January 27, 2010

Money talks

As a huge fan of free speech, you might assume that I was happy with the Supreme Court's decision last week to allow unlimited spending for corporations during political campaigns. You would be wrong.
In theory, entities, such as Exxon or ADM or the UAW, ought to be accorded the right to express their opinions as much as any individual. The catch is that Exxon expressing its political opinion and me expressing mine are, by definition on drastically different playing fields. Does that make one opinion better than another? It should not.
But if I can't scrape up the $2 million for a spot during the Superbowl, the number of people who will get to hear my (decidedly superior) opinion will be limited to the eight people who read this blog. While Exxon can easily toss big money around, not only for a forum, but a slick ad that will probably not even tell you outright that it's a political campaign ad.
Have you seen the schlock that Bank of America is running, who all but raped the taxpayers of billions of dollars, and when we payed them for the honor of screwing us didn't even bother to be appreciative, let alone contrite? They have that whole "feel good about Bank of America" bullshit going and half the boneheads watching it are thinking, "It's nice that Bank of America cares."

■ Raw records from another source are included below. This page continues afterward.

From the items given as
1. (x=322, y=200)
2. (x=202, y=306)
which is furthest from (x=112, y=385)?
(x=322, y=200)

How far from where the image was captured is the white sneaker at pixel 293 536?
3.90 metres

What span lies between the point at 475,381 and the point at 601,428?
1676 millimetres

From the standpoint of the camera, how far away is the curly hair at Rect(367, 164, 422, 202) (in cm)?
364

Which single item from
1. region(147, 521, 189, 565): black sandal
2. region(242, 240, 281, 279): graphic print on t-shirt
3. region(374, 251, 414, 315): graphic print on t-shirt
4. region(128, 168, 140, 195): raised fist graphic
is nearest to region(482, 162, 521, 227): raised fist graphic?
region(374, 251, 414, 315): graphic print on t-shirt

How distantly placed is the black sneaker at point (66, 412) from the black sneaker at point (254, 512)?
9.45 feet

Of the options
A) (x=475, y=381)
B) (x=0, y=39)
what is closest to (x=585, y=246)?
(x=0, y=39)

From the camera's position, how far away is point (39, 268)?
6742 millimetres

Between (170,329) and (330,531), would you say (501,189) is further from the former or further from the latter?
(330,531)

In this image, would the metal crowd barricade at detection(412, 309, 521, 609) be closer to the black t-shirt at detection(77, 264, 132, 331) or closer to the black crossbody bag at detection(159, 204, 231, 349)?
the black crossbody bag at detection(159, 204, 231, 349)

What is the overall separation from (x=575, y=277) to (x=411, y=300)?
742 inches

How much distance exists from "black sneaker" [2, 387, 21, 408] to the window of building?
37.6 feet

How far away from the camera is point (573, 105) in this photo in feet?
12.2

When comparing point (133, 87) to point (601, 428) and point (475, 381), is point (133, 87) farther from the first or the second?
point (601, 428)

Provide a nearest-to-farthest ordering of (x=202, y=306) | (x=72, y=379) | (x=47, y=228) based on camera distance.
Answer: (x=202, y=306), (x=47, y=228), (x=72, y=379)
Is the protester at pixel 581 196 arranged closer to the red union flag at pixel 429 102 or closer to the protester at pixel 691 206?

The fact that FoxNews, which is so antiNEWS that it's laughable to include the word in its name, is the number one rated cable network should tell people that Americans, as a whole, are stupid. They are willingly, almost gratefully, accepting of the most blatant pandering and lies simply because it's tied up in a pretty bow.
Let's imagine Aetna has decided to spend some of their billions of dollars to campaign against our current president. They can go to a big advertising company and get a beautiful 30-second television spot during American Idol. That ad will not mention health care reform. It will not talk about the huge profits Aetna has accumulated at your expense. It even may not mention the House or the Senate or the president. It will tug at your heartstrings in soft focus and make you think that the country is "going in the wrong direction." It will hearken back to a "simpler time" while failing to remind you of all the nastiness that was also occurring in that bygone era. In the space of one commercial, thousands of Americans will stupidly think that voting against the current administration will bring back the days when your biggest concern was finding 50¢ to get a cone at the Tast-T-Freez.
This is an extreme example, obviously. But think of what all these corporations can do now that the playing field of political opinion, which was never very level to begin with has now tipped near-vertical.
Now you may understand why I think the Supreme Court has just set democracy back 200 years. I'm not alone in my thoughts. Justice John Paul Stevens predicted that the ruling would "cripple the ability of ordinary citizens, Congress and the states to adopt even limited measures to protect against corporate domination of the electoral process." America will soon give up any pretense of democracy and become purely an oligarchy with token elections.